> [Aufgaben]
[1] Wer hat laut dem folgenden Text über den Amazon Dash-Button gegen Amazon geklagt?
[2] Knüpfen Sie an den Text über den Amazon Dash-Button an und schreiben Sie ihn nach seinem letzten Satz weiter.

> [Textauszug]
§
Kaufbedingungen unzulässig

05. März 2018

Mit dem Amazon Dash-Button soll das Ordern häufig benötigter Artikel zum Kinderspiel werden. Die Preise der regelmäßig bestellten Ware zu ändern, behält sich Amazon in den AGB jedoch vor. Daher klagte die Verbraucherzentrale gegen den Konzern – und bekam Recht.

Mit dem Dash-Button von Amazon wird das Bestellen alltäglich benötigter Artikel wie z. B. Katzenstreu, Waschmittel oder Toilettenpapier noch simpler. Der Button ist dabei mit einem bestimmten Produkt, wie z. B. einem Waschmittel eines bestimmten Herstellers verknüpft. Konkret kann die Nutzerin/der Nutzer das jeweilige Waschmittel über die Amazon Shopping-App wählen. Der Dash-Button kann dann anschließend im Haushalt platziert werden. Sobald sich das Produkt dem Ende nähert, lässt es sich durch einen Druck des Buttons bequem nachbestellen; ohne dass man erst bei Amazon herumstöbern müsste.
§
[Gespeicherte Daten]
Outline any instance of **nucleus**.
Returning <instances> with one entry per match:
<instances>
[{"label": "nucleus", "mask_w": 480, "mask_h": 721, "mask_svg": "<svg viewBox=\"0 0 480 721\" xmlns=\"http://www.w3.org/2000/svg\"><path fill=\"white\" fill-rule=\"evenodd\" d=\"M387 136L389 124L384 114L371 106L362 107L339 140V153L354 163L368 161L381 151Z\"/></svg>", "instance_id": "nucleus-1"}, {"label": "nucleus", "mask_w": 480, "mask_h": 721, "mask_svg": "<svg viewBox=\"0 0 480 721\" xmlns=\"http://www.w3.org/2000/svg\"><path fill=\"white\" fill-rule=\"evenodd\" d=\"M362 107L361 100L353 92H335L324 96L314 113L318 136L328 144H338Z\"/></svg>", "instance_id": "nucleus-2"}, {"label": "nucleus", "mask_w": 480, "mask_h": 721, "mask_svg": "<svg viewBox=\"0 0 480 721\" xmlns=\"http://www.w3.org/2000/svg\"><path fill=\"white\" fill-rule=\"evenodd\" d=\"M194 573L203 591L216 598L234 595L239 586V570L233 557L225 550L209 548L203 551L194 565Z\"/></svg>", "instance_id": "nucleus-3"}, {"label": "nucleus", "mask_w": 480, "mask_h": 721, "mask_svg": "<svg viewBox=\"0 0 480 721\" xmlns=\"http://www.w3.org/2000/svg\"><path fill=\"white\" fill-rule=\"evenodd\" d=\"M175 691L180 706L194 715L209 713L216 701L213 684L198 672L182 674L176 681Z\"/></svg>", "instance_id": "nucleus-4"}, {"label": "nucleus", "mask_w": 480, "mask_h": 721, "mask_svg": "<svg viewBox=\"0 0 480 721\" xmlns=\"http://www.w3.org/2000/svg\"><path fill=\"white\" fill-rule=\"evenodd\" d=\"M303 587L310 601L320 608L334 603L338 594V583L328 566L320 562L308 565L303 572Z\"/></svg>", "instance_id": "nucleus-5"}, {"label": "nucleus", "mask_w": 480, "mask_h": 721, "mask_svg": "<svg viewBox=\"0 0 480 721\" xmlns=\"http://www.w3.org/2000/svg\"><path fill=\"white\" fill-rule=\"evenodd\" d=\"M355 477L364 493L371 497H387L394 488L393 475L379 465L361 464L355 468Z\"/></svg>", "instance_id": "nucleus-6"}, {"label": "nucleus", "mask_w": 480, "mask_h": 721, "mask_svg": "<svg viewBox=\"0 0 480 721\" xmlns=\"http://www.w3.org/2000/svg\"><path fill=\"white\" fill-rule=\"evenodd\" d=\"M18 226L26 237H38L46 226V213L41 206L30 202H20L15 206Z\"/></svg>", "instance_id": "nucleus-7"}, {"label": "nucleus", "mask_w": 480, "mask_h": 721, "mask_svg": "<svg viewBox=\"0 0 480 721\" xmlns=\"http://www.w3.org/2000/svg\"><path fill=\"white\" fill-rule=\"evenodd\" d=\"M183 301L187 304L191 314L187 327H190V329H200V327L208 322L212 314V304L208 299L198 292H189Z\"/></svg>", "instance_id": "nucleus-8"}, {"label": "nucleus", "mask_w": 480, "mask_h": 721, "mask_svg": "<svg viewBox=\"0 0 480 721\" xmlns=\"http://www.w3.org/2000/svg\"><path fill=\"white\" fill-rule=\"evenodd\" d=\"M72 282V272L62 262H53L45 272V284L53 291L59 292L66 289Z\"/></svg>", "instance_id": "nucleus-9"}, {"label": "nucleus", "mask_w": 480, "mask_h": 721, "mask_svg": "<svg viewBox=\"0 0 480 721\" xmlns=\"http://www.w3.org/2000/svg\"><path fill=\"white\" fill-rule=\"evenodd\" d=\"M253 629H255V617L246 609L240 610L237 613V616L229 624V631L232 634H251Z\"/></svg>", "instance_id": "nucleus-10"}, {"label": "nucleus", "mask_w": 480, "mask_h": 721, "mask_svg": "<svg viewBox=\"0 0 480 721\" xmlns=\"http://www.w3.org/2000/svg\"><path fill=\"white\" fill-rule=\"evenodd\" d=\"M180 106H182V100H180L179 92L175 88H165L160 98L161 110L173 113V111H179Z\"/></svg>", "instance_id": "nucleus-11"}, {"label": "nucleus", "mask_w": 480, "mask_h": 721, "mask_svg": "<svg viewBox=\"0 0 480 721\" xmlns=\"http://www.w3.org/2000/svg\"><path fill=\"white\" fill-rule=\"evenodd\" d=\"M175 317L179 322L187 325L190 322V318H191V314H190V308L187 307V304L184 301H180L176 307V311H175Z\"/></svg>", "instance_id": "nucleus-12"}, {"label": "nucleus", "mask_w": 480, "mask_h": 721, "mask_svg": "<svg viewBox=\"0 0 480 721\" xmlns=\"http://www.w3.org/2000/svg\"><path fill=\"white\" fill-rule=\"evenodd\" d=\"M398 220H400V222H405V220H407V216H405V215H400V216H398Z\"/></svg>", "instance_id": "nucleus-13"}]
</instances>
§
> [Lösungen]
[1] Die Verbraucherzentrale hat gegen Amazon geklagt.

[2]
Als Problem sieht die Verbraucherzentrale NRW jedoch das Fehlen der gesetzlich vorgegebenen Verbraucherinformationen. Denn Amazon behält sich in den AGB vor, den Preis des mit dem Button verknüpften Produkts jederzeit zu verändern. Der Kunde wird darüber erst nach dem Kauf informiert. Nach einer Klage vor dem LG Münster (Az.: 12 O 730/17) erhielt die Verbraucherzentrale Recht: Amazon muss die Kunden unmittelbar vor der Bestellung über den aktuellen Preis informieren. Zudem fehlt bei einer Bestellung über den Dash-Button der kraft Gesetzes erforderliche Hinweis, dass eine Zahlungspflicht entsteht. Amazon will gegen das Urteil des LG Münster allerdings Berufung einlegen.